Whitman was chosen by HP’s board to lead the company in late September based on her overall successful tenure as CEO of eBay between 1998 and 2008. Presumably, her failed bid to be the Governor of California in 2010 didn’t count against her.

Now, a couple of big questions remain: Will HP go all out and get back into the business of making tablets? And will that mean resurrecting Web OS?

In a conference call following the announcement, Whitman said those areas were being considered separately, but offered no specific timeline for when a decision would be made.

HP’s TouchPad didn’t sell well at all when it was first introduced at $499 in July, the same price as the iPad 2. Even after a wave of incremental discounts in the following six weeks, sales were still anemic, at least until HP announced on August 18, it was killing its TouchPad, Palm smartphones and the entire underlying WebOS, which it had acquired for $1.2 billion in April 2010.

Then and only then, when HP had priced the remaining Touchpads at the incredibly low price of $99, did it prove to be a huge boon, with the TouchPad suddenly shooting up the sales charts.
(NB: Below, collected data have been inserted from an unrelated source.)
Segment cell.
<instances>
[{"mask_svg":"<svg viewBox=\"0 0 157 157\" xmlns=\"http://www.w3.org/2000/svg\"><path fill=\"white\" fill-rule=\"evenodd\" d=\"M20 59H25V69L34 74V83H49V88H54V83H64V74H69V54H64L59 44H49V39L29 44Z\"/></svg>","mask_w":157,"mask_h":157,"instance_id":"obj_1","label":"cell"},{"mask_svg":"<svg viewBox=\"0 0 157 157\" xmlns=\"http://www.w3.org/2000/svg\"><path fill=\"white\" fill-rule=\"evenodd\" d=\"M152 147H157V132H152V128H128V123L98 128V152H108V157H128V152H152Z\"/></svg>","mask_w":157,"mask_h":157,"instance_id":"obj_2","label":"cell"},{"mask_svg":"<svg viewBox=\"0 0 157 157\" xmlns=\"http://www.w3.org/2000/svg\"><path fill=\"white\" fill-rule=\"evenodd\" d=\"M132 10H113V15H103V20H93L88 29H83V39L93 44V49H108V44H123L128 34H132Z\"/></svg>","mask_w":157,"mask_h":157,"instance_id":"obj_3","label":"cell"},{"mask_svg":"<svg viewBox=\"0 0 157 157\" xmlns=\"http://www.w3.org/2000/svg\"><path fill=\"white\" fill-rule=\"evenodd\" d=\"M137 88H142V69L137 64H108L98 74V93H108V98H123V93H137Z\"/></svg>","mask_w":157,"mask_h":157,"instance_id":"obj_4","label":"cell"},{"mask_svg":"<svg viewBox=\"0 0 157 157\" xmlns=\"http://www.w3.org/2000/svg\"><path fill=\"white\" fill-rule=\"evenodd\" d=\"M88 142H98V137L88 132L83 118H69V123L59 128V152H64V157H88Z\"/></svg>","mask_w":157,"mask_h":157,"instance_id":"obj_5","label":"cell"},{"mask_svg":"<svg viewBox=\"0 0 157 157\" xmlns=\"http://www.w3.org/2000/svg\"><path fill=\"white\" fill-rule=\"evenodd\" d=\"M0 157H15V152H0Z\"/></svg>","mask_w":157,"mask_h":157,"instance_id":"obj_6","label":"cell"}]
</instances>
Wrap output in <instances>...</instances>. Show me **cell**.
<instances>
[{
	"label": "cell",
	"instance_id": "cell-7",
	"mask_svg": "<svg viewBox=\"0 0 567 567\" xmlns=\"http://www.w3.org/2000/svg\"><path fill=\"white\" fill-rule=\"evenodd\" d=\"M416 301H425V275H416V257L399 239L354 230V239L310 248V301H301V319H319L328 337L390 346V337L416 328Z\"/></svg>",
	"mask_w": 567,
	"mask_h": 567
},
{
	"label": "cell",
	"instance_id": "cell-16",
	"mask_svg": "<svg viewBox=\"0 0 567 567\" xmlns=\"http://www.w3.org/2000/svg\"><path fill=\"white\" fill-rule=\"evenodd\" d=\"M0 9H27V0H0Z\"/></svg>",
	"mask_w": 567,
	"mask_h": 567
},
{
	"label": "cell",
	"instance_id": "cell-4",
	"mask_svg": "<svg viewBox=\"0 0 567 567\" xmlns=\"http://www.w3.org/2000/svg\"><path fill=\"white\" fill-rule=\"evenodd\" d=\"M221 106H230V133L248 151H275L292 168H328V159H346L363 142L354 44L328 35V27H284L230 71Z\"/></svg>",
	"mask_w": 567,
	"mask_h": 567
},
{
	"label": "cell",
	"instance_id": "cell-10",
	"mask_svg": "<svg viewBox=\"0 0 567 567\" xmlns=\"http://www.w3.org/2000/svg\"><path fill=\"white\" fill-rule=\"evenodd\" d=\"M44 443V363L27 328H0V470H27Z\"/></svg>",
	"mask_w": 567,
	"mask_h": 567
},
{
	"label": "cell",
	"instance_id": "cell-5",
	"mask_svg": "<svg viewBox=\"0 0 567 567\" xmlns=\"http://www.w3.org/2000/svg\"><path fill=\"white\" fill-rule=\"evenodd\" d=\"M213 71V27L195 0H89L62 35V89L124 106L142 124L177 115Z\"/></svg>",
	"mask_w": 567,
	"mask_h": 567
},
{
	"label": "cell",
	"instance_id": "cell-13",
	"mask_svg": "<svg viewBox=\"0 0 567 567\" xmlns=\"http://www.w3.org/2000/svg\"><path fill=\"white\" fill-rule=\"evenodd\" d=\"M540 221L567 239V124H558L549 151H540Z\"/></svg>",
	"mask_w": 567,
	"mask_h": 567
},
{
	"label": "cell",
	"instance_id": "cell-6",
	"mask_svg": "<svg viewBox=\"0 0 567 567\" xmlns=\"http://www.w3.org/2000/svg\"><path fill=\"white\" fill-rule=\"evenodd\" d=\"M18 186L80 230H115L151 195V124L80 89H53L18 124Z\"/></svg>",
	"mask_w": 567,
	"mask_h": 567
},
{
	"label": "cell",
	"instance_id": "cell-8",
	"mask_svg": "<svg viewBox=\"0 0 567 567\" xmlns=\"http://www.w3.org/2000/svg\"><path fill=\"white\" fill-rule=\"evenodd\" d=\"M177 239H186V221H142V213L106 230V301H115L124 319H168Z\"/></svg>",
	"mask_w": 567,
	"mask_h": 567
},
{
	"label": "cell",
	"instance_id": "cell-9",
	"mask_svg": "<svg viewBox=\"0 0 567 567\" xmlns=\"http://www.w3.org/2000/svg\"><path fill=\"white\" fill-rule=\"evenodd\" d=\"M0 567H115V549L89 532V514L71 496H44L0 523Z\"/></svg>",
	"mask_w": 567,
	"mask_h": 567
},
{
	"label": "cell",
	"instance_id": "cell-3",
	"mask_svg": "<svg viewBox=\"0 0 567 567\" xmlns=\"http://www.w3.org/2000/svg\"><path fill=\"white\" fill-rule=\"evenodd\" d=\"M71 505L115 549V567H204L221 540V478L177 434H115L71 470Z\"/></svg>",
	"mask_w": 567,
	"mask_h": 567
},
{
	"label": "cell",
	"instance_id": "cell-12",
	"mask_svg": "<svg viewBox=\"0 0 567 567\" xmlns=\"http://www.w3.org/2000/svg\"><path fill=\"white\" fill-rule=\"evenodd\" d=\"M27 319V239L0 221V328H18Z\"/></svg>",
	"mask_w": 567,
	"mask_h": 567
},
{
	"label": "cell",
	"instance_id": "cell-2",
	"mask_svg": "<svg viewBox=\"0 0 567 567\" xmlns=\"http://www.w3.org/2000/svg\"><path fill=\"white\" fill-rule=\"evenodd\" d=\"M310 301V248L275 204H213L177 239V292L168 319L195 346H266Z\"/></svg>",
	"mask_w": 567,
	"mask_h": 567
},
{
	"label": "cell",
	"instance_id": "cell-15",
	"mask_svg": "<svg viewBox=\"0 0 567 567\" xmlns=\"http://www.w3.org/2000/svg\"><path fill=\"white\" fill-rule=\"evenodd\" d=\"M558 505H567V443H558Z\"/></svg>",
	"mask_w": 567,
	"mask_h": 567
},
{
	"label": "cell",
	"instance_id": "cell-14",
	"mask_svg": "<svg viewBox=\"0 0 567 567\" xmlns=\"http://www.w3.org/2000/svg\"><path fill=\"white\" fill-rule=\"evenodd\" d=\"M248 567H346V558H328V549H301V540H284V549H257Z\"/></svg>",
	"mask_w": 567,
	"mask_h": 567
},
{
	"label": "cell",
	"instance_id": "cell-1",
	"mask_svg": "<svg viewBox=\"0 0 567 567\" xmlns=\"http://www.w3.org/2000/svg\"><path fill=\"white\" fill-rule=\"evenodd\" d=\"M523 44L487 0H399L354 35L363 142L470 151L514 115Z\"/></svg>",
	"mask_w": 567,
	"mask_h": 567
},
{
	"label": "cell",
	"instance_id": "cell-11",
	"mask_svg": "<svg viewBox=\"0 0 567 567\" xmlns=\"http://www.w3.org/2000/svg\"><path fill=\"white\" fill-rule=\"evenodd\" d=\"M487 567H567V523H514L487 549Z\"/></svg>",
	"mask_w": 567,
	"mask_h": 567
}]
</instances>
But HP has reportedly already begun firing Web OS employees en masse. It still, however, reportedly holds some 2,000 patents associated with the operating system and its devices.

Separately, HP has another $799 tablet that runs Windows 7, the Slate 500, which hasn’t sold that much but better than the company expected is reportedly hard at work on a Windows 8 tablet.

What the company decides to do about these two gigantic issues remains, at this point, anyone’s guess. We’ve contacted HP for information on Web OS, TouchPad and tablet plans and will update when we receive an official response.